DIRECTION>
In the material below, find the line with "From what you"; set down that line and every line after it to the end, exactly, without pictures.

━━━━

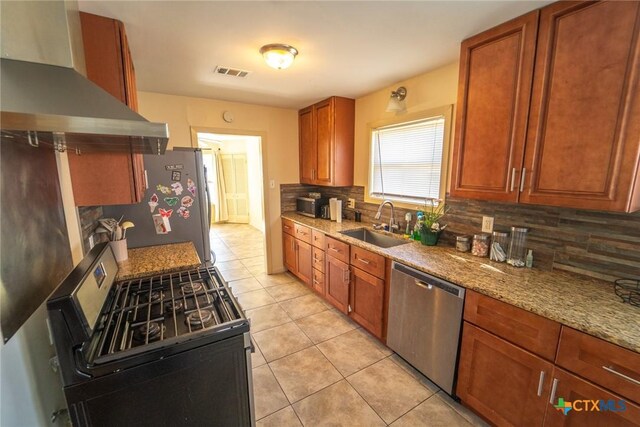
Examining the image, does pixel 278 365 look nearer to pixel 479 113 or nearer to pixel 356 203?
pixel 356 203

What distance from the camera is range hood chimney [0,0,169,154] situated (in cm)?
69

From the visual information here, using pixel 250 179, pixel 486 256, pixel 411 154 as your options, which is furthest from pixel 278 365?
pixel 250 179

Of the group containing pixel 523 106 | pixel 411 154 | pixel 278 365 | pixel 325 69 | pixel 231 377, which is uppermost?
pixel 325 69

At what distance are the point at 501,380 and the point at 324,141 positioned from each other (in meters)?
2.78

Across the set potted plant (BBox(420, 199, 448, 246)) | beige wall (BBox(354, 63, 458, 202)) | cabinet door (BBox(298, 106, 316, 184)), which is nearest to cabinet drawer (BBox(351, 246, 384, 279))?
potted plant (BBox(420, 199, 448, 246))

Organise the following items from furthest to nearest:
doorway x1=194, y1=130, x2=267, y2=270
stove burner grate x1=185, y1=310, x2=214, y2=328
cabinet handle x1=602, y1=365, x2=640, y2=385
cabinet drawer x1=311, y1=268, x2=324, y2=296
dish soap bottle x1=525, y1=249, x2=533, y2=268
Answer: doorway x1=194, y1=130, x2=267, y2=270
cabinet drawer x1=311, y1=268, x2=324, y2=296
dish soap bottle x1=525, y1=249, x2=533, y2=268
stove burner grate x1=185, y1=310, x2=214, y2=328
cabinet handle x1=602, y1=365, x2=640, y2=385

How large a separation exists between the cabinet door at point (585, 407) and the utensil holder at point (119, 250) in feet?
8.84

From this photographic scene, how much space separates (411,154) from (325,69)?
3.79ft

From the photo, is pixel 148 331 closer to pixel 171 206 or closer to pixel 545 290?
pixel 171 206

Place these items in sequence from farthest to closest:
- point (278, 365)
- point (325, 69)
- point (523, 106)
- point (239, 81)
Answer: point (239, 81)
point (325, 69)
point (278, 365)
point (523, 106)

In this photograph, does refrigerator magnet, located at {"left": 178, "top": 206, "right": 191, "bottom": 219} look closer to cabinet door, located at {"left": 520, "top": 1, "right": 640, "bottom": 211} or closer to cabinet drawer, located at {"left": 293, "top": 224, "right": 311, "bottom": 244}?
cabinet drawer, located at {"left": 293, "top": 224, "right": 311, "bottom": 244}

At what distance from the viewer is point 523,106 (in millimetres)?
1496

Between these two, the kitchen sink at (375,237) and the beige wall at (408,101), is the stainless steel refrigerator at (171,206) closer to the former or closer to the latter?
the kitchen sink at (375,237)

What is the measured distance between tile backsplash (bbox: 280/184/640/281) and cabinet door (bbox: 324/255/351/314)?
1132 millimetres
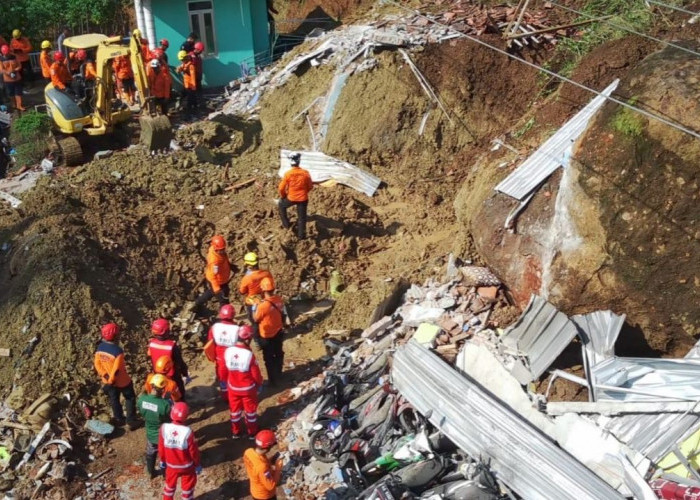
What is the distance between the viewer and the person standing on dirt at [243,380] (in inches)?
361

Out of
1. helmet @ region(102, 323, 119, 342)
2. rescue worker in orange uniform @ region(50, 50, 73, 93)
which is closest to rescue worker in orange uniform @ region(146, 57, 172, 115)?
rescue worker in orange uniform @ region(50, 50, 73, 93)

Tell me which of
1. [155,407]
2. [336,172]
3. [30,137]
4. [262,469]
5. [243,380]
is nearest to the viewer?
[262,469]

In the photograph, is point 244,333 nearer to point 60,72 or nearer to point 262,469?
point 262,469

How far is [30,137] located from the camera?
16828 millimetres

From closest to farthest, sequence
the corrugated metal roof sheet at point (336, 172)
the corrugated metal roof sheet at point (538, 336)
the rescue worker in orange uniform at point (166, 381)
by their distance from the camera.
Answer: the rescue worker in orange uniform at point (166, 381) < the corrugated metal roof sheet at point (538, 336) < the corrugated metal roof sheet at point (336, 172)

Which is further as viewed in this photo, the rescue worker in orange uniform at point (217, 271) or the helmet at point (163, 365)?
the rescue worker in orange uniform at point (217, 271)

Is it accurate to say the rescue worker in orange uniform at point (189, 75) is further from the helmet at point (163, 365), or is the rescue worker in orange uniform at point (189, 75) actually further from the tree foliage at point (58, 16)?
the helmet at point (163, 365)

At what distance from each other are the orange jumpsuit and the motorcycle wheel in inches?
36.2

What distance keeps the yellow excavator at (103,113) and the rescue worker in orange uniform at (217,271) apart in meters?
5.05

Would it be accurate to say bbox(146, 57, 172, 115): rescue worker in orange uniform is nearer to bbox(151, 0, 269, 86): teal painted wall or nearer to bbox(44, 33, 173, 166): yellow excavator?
bbox(44, 33, 173, 166): yellow excavator

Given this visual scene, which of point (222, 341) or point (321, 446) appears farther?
point (222, 341)

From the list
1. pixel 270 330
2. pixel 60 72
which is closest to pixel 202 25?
pixel 60 72

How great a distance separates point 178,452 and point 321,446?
182 cm

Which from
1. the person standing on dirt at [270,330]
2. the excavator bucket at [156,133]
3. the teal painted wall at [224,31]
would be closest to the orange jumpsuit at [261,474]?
the person standing on dirt at [270,330]
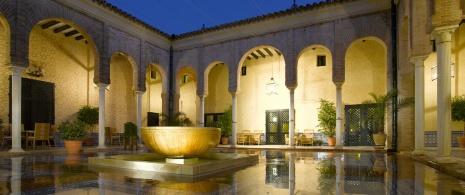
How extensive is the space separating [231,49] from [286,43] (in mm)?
2958

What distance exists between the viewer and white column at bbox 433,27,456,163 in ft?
21.2

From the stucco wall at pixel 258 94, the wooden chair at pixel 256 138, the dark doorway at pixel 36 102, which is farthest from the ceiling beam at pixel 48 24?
the wooden chair at pixel 256 138

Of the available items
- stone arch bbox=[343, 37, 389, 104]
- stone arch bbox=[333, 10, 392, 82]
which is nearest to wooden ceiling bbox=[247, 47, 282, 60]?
stone arch bbox=[343, 37, 389, 104]

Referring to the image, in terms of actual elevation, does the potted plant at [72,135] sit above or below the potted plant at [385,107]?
below

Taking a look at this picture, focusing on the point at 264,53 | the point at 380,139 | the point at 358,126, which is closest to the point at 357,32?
the point at 380,139

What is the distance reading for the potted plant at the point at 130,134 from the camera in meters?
12.8

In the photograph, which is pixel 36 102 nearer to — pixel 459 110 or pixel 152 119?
pixel 152 119

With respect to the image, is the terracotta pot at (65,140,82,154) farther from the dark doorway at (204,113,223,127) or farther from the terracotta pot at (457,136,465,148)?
the terracotta pot at (457,136,465,148)

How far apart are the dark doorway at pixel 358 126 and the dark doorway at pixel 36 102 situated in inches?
550

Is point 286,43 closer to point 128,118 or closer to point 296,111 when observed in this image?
point 296,111

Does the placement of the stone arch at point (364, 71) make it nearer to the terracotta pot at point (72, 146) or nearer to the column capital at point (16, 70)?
the terracotta pot at point (72, 146)

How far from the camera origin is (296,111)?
17.4 m

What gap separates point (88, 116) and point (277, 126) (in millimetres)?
9825

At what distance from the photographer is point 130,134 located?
12.8m
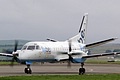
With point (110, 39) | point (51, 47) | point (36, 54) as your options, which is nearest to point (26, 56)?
point (36, 54)

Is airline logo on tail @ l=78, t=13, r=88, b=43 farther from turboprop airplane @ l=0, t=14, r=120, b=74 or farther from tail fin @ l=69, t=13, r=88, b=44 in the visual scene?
turboprop airplane @ l=0, t=14, r=120, b=74

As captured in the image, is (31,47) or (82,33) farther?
(82,33)

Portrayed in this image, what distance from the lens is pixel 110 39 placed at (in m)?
45.7

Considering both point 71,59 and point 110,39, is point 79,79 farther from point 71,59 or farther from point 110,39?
point 110,39

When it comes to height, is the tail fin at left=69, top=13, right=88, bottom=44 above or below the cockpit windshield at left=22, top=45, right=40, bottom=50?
above

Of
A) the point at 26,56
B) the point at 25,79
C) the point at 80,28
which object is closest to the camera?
the point at 25,79

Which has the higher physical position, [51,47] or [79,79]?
[51,47]

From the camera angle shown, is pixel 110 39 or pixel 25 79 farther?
pixel 110 39

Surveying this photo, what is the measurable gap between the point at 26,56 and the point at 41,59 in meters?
2.40

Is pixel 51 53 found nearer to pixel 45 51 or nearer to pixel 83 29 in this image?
pixel 45 51

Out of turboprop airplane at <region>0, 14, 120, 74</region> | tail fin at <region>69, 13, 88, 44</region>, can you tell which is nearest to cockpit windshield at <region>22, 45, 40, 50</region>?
turboprop airplane at <region>0, 14, 120, 74</region>

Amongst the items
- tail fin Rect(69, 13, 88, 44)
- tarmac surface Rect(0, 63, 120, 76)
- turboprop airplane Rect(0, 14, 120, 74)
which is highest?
tail fin Rect(69, 13, 88, 44)

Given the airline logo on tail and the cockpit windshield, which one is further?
the airline logo on tail

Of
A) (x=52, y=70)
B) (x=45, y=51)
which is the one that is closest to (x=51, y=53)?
(x=45, y=51)
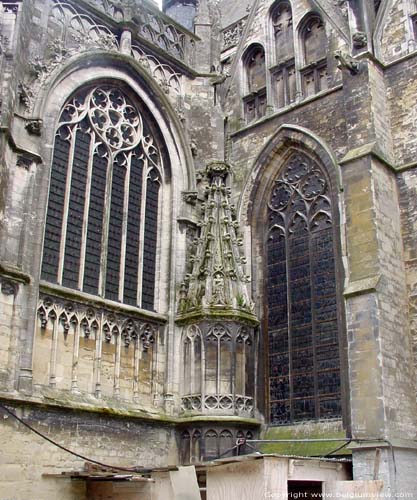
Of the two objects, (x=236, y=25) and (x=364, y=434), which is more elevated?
(x=236, y=25)

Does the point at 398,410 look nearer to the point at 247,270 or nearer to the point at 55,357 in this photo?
the point at 247,270

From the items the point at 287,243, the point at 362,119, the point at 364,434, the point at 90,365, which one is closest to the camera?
the point at 364,434

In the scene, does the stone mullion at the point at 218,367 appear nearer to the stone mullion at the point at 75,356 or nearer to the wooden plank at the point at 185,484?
the stone mullion at the point at 75,356

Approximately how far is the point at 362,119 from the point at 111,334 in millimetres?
6444

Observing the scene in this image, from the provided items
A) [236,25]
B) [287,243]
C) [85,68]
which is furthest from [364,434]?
[236,25]

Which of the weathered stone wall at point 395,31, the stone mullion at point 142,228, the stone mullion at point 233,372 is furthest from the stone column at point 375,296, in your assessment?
the stone mullion at point 142,228

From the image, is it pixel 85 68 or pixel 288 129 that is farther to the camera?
pixel 288 129

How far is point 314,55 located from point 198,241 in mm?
5260

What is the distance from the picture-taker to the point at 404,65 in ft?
44.5

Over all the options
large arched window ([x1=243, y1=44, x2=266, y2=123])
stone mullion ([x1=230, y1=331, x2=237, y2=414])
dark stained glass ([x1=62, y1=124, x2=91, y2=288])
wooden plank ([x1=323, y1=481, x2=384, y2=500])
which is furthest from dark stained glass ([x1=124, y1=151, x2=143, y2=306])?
wooden plank ([x1=323, y1=481, x2=384, y2=500])

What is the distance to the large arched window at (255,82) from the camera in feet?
52.5

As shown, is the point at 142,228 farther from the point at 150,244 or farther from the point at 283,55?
the point at 283,55

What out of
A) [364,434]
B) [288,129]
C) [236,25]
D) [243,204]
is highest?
[236,25]

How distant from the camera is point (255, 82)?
16469 millimetres
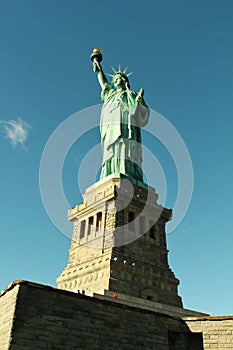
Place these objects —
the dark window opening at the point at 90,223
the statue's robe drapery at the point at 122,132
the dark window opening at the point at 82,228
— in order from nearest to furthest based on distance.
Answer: the dark window opening at the point at 90,223, the dark window opening at the point at 82,228, the statue's robe drapery at the point at 122,132

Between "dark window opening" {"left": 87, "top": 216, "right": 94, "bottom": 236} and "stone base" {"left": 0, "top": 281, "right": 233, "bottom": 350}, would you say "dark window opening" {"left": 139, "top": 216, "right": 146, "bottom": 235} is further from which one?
"stone base" {"left": 0, "top": 281, "right": 233, "bottom": 350}

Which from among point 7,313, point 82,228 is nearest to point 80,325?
point 7,313

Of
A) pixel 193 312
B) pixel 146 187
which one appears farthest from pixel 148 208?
pixel 193 312

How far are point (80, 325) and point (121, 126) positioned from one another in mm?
22588

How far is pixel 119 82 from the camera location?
126 feet

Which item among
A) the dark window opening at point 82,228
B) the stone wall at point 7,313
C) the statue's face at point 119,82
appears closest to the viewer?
the stone wall at point 7,313

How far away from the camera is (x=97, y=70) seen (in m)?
39.8

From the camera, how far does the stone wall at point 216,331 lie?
16.7 metres

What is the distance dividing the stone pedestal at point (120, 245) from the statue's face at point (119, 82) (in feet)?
39.2

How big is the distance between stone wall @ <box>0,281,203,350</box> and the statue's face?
26358 mm

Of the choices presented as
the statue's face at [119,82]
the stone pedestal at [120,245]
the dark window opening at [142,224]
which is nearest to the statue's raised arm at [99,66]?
the statue's face at [119,82]

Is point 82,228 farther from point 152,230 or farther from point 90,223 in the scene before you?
point 152,230

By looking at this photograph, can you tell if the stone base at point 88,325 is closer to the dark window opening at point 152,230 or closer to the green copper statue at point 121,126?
the dark window opening at point 152,230

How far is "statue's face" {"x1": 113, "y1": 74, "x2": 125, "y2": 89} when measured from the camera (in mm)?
38344
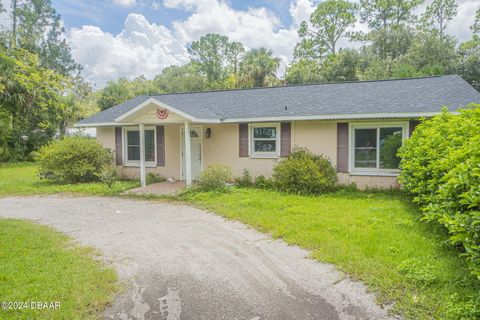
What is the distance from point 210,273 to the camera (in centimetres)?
432

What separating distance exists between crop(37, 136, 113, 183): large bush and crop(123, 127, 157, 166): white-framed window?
865mm

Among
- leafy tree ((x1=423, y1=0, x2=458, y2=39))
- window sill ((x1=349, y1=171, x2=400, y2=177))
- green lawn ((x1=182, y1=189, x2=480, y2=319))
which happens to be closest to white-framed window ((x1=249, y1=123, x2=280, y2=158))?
green lawn ((x1=182, y1=189, x2=480, y2=319))

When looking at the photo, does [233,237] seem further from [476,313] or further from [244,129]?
[244,129]

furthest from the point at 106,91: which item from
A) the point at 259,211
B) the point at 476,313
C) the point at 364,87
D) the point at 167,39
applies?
the point at 476,313

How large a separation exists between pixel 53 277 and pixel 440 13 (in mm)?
36159

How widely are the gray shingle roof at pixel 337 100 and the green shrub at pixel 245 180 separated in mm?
2045

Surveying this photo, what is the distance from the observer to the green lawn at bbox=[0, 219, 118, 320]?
132 inches

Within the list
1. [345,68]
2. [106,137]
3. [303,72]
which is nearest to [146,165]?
[106,137]

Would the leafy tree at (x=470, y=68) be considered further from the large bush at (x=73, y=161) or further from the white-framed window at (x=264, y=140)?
the large bush at (x=73, y=161)

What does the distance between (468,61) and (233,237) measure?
69.6 feet

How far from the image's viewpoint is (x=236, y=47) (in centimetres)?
4512

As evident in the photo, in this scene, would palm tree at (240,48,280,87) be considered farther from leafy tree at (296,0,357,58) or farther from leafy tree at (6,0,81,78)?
leafy tree at (6,0,81,78)

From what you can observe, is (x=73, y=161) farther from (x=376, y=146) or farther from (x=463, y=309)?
(x=463, y=309)

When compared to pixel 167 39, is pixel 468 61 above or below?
below
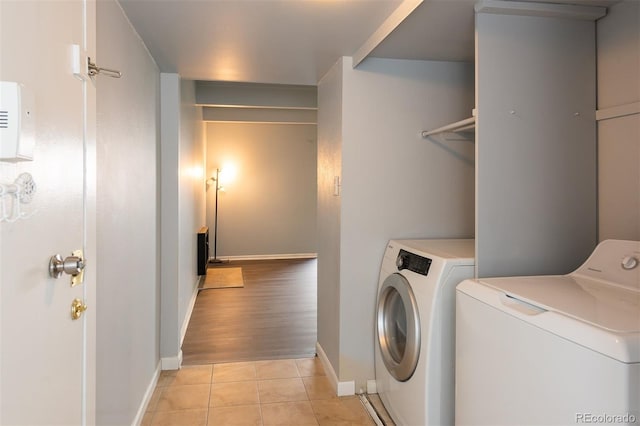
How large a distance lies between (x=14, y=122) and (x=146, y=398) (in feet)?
7.15

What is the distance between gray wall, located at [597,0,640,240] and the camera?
66.7 inches

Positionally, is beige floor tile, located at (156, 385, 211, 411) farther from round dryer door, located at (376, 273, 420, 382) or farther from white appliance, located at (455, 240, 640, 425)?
white appliance, located at (455, 240, 640, 425)

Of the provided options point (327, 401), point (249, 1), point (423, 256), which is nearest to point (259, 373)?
point (327, 401)

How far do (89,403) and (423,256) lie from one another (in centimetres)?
150

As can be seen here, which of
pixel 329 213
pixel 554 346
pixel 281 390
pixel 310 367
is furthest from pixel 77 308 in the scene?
pixel 310 367

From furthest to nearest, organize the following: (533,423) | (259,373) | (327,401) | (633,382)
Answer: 1. (259,373)
2. (327,401)
3. (533,423)
4. (633,382)

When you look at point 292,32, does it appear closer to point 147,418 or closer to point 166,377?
point 147,418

━━━━

TASK ANSWER>
From what you can observe, is (x=73, y=161) farther from (x=376, y=146) or farther from (x=463, y=309)?
(x=463, y=309)

When compared to pixel 167 39, is pixel 468 61 above or below?
below
How large a distance lies between (x=14, y=122) and (x=146, y=398) (in feet)?
7.15

What is the distance between gray wall, located at [597,0,640,240] and the camera?
66.7 inches

Positionally, is beige floor tile, located at (156, 385, 211, 411) farther from round dryer door, located at (376, 273, 420, 382) or farther from white appliance, located at (455, 240, 640, 425)?
white appliance, located at (455, 240, 640, 425)

Of the provided options point (327, 401), point (249, 1), point (423, 256), which is nearest to point (259, 373)?
point (327, 401)

How far do (89,403) and (423,256) lie from one another (in centimetres)?
150

As can be seen here, which of
pixel 329 213
pixel 554 346
pixel 281 390
pixel 310 367
is furthest from pixel 77 308 in the scene?
pixel 310 367

From furthest to nearest, organize the following: (533,423) | (259,373) | (327,401) | (633,382)
Answer: 1. (259,373)
2. (327,401)
3. (533,423)
4. (633,382)

When you look at point 292,32, does it appear closer to point 147,418 or closer to point 166,377?
point 147,418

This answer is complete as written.